A critic of U.S. foreign policy, Gillespie travelled to Iraq as a human shield during the 2003 invasion of Iraq. She created two short documentary films about the war in Iraq: Witness to Invasion and Against Humanity. She was highly critical of capitalism, calling it "institutionalised violence".

Gillespie was vice president of the Humanist Society in Sydney and convenor and leader of the feminist Campaign for Economic Justice. She was a long-time campaigner for women's rights. In 1991 she made a submission to the House of Representatives Inquiry into Equal Opportunity and Equal Status for Australian Women.

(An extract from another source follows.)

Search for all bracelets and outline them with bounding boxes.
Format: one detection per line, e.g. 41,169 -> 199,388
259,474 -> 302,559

Towards the end of her life she was involved in advocating for Aboriginal rights and joined the Canberra meeting of the Quakers in 1999 and wrote and spoke about peace, justice and Aboriginal rights.

==Writing==
Two of Gillespie's books, Ecocide: Industrial Chemical Contamination and the Corporate Profit Imperative – The Case of Bougainville (1999) and Running with Rebels: Behind the lies in Bougainville's hidden war (2009) focused on her experiences in Bougainville.
Invasion of Iraq: An Eyewitness Account (2004) focused on her experience in Iraq. She wrote a pamphlet in 2005, About Aboriginal Sovereignty.

== Death and legacy ==
Rosemarie Gillespie died at her daughter's home in Melbourne on 21 June 2010, at the age of 69. She was survived by her two daughters, three grandchildren, one sister and a brother.

In 2016 the Quakers held a smoking ceremony in her honour and dedicated a garden to her "Waratah’s Peace Garden" at Silver Wattle Quaker Centre, Bungendore. Her files relating to her time (1973–1984) working with the National Civic Council are held in the State Library of New South Wales.